Problem description:
Only the lines from the one bearing "How far is each" to the final line should be transcribed, exactly and with both ends included. Pictures are to be left out.

Dataset records:
§ §
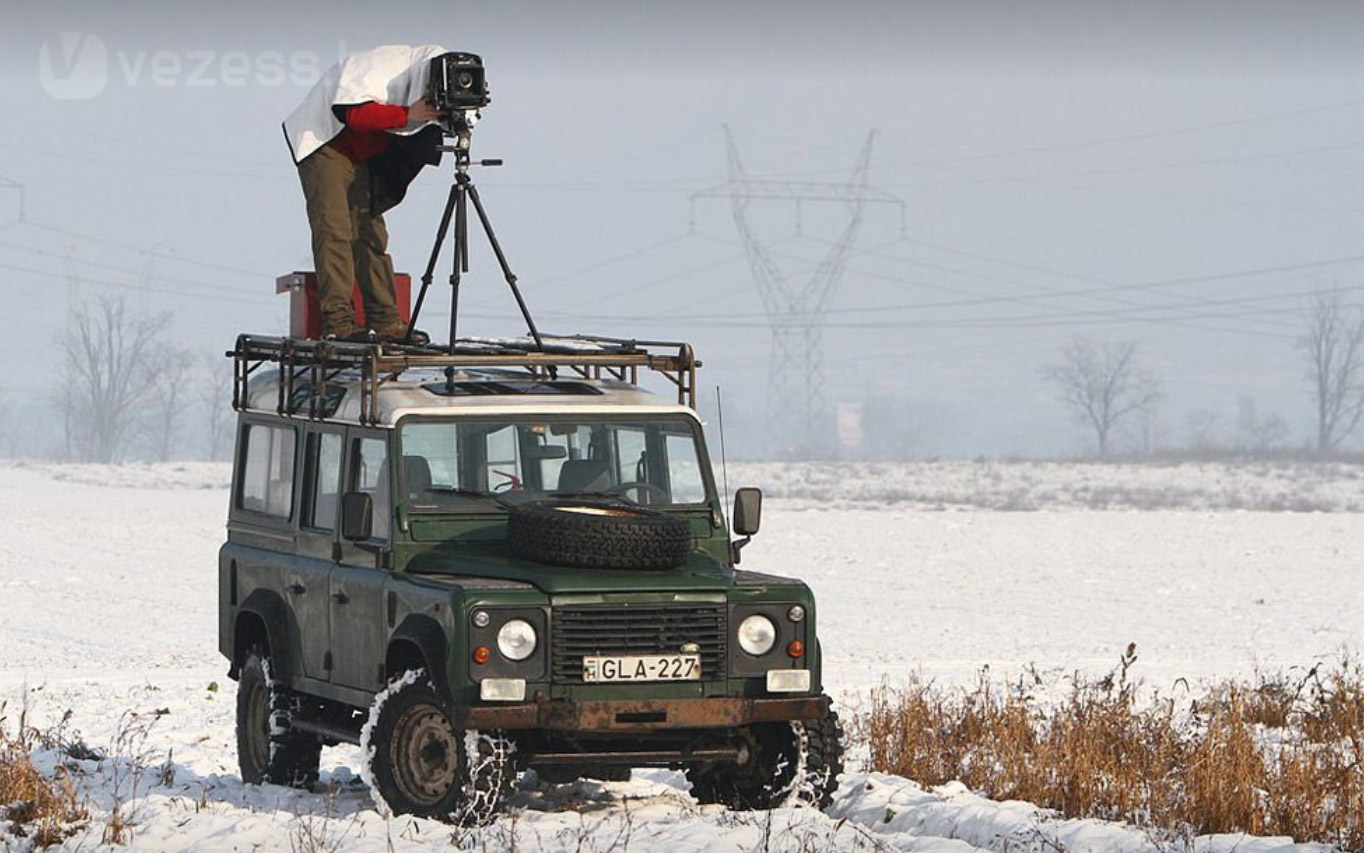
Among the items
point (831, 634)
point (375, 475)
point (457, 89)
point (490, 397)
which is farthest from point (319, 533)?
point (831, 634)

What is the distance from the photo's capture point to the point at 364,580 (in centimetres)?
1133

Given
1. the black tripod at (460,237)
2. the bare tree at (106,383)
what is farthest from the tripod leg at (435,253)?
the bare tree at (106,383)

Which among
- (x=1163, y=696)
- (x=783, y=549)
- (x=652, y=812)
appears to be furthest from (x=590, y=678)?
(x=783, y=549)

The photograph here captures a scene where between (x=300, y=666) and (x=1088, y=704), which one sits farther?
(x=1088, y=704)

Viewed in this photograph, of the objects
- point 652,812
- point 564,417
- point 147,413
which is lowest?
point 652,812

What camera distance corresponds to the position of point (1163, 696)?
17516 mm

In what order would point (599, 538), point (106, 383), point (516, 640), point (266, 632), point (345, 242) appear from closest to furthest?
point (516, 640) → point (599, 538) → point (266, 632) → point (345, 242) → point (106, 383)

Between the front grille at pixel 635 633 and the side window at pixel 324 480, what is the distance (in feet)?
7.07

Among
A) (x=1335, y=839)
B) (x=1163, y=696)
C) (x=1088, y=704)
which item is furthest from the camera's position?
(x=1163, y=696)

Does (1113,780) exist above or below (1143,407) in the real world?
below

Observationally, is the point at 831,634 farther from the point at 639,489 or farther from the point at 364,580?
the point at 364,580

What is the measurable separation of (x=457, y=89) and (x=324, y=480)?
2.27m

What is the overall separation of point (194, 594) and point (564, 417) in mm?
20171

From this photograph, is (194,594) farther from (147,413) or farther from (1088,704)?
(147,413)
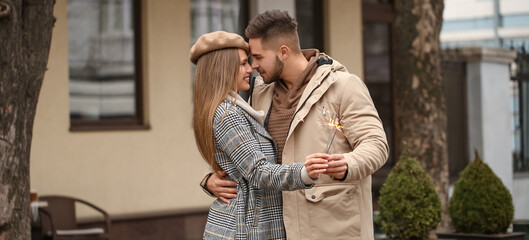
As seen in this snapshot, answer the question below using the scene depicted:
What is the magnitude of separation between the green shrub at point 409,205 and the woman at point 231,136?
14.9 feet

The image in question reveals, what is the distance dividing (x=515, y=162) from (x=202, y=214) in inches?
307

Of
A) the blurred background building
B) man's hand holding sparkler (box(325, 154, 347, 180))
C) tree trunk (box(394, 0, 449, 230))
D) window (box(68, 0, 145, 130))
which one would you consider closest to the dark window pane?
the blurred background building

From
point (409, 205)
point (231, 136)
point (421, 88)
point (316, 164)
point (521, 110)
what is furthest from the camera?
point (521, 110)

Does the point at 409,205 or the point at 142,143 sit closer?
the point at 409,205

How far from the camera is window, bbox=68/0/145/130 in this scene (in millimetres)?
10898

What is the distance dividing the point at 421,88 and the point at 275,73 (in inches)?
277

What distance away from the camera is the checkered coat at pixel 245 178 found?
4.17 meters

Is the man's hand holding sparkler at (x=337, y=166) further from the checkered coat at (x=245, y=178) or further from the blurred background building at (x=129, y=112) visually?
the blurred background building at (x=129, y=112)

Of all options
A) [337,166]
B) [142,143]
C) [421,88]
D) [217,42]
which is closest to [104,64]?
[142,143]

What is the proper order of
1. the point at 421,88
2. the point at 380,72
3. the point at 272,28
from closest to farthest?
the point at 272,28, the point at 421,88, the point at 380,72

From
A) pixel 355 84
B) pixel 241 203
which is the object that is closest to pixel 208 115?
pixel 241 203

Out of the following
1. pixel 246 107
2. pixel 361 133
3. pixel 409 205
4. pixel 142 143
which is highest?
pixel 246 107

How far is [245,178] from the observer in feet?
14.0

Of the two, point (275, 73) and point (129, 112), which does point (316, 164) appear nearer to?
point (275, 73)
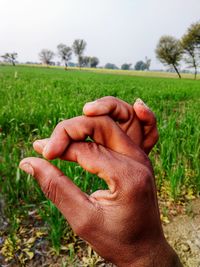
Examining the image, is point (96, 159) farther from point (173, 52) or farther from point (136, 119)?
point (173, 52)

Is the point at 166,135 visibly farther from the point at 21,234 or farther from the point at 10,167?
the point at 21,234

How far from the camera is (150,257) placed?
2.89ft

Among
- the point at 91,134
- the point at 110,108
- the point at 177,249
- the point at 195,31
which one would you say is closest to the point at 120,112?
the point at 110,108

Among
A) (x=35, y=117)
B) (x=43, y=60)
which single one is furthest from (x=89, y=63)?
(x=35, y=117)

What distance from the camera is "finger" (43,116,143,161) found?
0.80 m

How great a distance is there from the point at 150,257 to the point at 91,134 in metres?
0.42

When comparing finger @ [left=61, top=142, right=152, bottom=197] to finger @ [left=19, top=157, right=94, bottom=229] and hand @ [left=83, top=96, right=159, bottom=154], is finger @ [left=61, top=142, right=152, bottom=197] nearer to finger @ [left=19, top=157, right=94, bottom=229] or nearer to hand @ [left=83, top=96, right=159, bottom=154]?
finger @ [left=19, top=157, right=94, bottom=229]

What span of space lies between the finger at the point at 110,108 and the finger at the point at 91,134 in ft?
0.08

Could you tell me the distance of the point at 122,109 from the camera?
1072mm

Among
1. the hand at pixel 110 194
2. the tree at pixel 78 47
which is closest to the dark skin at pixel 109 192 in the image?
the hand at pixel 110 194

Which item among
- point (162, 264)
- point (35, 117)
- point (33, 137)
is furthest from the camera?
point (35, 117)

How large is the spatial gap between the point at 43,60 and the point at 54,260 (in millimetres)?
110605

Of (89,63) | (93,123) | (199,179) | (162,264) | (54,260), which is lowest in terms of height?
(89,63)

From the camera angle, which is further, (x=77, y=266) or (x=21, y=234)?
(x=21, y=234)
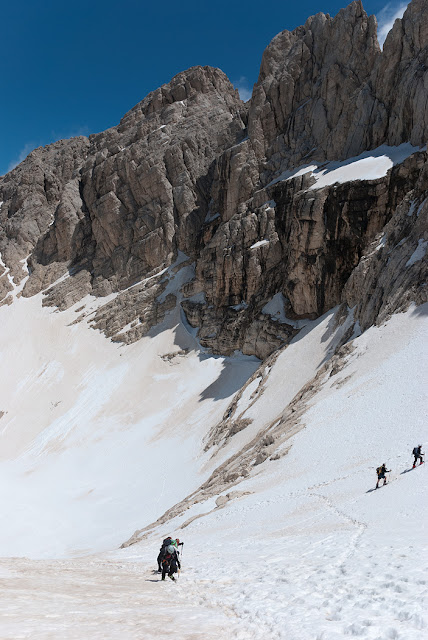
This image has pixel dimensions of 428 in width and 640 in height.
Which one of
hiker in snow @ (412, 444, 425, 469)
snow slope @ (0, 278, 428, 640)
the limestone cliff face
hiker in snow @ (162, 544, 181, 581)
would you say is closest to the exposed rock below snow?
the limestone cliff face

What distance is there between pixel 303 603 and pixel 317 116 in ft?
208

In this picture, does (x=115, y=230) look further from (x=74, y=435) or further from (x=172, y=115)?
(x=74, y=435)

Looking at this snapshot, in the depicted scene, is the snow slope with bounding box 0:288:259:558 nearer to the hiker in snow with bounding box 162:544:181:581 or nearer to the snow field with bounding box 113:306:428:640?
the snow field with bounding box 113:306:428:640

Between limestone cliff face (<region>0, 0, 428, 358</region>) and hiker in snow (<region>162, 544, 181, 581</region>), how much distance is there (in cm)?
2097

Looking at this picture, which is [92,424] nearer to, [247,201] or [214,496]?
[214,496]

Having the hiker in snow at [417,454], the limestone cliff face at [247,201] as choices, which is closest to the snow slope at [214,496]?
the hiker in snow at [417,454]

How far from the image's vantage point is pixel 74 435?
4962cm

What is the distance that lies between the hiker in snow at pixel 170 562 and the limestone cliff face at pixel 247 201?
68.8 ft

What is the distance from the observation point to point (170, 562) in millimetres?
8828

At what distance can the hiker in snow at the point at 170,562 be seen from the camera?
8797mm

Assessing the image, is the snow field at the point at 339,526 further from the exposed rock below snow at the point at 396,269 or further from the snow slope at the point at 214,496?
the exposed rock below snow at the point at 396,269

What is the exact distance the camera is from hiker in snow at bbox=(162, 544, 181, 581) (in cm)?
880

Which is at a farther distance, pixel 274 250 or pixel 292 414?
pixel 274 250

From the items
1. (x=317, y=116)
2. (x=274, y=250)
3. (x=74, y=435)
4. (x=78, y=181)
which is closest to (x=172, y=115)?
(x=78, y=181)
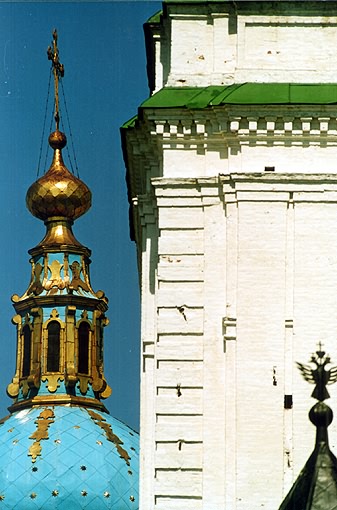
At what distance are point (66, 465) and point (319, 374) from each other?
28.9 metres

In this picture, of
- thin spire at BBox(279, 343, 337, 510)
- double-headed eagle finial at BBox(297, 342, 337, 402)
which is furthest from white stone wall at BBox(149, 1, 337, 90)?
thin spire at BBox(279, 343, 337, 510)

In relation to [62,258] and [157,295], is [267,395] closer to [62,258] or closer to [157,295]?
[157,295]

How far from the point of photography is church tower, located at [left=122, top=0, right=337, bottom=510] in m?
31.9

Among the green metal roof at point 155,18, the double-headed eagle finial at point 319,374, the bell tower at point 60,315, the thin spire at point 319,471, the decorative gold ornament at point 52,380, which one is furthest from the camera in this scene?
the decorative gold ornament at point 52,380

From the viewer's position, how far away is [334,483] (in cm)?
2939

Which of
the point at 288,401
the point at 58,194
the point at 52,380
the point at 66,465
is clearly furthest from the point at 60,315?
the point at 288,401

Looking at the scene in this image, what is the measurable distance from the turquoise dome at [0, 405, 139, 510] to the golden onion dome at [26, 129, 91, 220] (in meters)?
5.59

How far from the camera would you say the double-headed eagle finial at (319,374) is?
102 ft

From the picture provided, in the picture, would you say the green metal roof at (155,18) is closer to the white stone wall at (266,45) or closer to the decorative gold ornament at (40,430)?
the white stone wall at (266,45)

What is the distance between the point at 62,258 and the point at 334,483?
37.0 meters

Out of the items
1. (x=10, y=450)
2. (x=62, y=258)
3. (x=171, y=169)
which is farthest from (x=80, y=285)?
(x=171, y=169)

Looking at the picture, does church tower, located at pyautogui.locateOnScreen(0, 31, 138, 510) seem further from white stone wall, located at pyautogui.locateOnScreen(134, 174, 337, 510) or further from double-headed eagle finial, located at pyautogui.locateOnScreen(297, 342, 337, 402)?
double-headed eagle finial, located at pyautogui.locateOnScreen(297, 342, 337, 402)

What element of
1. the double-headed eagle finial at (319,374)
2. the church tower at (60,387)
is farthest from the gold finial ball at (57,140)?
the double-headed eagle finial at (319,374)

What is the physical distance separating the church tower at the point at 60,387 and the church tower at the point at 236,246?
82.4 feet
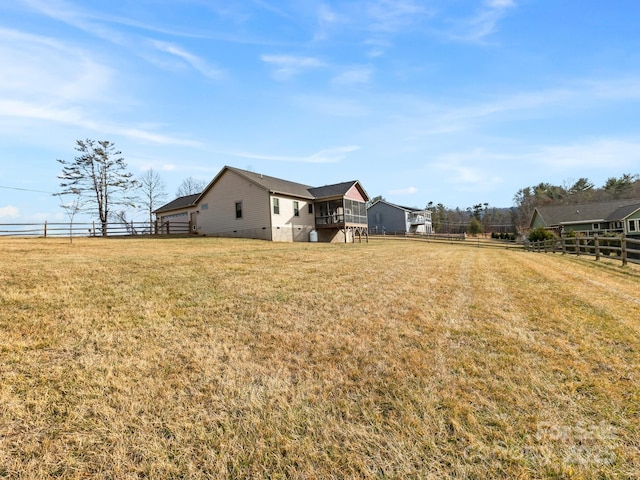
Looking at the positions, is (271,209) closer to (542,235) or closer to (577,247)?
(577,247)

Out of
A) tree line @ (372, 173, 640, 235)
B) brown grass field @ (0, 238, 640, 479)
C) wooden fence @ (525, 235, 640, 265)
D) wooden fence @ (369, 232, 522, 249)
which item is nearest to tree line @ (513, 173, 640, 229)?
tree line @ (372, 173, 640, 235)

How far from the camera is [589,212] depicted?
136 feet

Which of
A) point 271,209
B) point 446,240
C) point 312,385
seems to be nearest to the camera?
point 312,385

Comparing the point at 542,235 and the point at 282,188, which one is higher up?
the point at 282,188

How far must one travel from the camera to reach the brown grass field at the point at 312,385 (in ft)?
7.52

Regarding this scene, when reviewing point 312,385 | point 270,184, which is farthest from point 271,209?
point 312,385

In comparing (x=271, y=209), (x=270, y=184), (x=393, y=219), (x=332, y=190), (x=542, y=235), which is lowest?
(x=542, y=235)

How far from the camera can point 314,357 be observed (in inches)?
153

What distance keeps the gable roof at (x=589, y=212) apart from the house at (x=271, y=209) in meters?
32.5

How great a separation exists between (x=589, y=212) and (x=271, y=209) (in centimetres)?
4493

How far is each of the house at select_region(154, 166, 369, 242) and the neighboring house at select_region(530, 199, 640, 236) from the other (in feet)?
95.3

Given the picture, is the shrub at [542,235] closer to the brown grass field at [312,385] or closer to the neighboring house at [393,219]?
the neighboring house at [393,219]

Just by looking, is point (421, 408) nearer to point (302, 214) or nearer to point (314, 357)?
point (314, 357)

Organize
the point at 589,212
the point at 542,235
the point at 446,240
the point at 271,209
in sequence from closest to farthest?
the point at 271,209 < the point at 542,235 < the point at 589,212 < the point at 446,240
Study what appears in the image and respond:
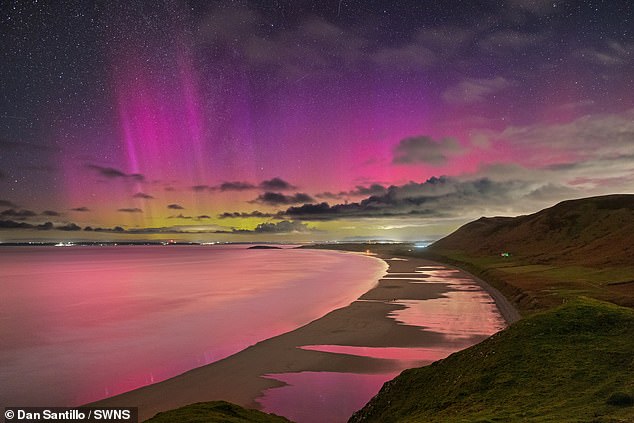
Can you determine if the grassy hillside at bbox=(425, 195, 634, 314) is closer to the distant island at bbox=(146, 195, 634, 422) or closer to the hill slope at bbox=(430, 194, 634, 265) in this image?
§ §
Task result:
How far is each of the house at select_region(154, 166, 369, 242) and the neighboring house at select_region(530, 199, 640, 236) from the other (in feet)?
95.3

Given the picture, is the shrub at [542,235] closer to the brown grass field at [312,385] or closer to the neighboring house at [393,219]?
the neighboring house at [393,219]

Just by looking, is point (421, 408) nearer to point (302, 214) or nearer to point (314, 357)?
point (314, 357)

Organize
the point at 589,212
the point at 542,235
the point at 446,240
the point at 271,209
in sequence from closest to farthest?
the point at 271,209 < the point at 542,235 < the point at 589,212 < the point at 446,240
Study what appears in the image and respond:
Can you determine if the grassy hillside at bbox=(425, 195, 634, 314) is closer to the distant island at bbox=(146, 195, 634, 422) or closer to the hill slope at bbox=(430, 194, 634, 265) in this image?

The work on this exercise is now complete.